When writing your own checks, there are some shell script programming
techniques you should avoid in order to make your code portable. The
Bourne shell and upward-compatible shells like Bash and the Korn shell
have evolved over the years, but to prevent trouble, do not take
advantage of features that were added after UNIX version 7, circa 1977.
You should not use shell functions, aliases, negated character classes,
or other features that are not found in all Bourne-compatible shells;
restrict yourself to the lowest common denominator. Even unset
is not supported by all shells! Also, include a space after the
exclamation point in interpreter specifications, like this:
#! /usr/bin/perl
If you omit the space before the path, then 4.2BSD based systems (such as Sequent DYNIX) will ignore the line, because they interpret `#! /' as a 4-byte magic number.

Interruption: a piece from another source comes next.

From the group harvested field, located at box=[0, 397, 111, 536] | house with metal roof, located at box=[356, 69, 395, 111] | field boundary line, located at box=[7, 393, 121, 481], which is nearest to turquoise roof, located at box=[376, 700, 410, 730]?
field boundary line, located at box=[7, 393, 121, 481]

The set of external programs you should run in a configure
script
is fairly small. See section `Utilities in Makefiles' in GNU Coding Standards, for the list. This
restriction allows users to start out with a fairly small set of
programs and build the rest, avoiding too many interdependencies between
packages.
Some of these external utilities have a portable subset of features, as
well; for example, don't rely on ln
having a `-f' option or
cat
having any options. sed
scripts should not contain
comments or use branch labels longer than 8 characters. Don't use
`grep -s' to suppress output, because `grep -s' on System V
does not suppress output, only error messages. Instead, redirect the
standard output and standard error (in case the file doesn't exist) of
grep
to `/dev/null'. Check the exit status of grep
to determine whether it found a match.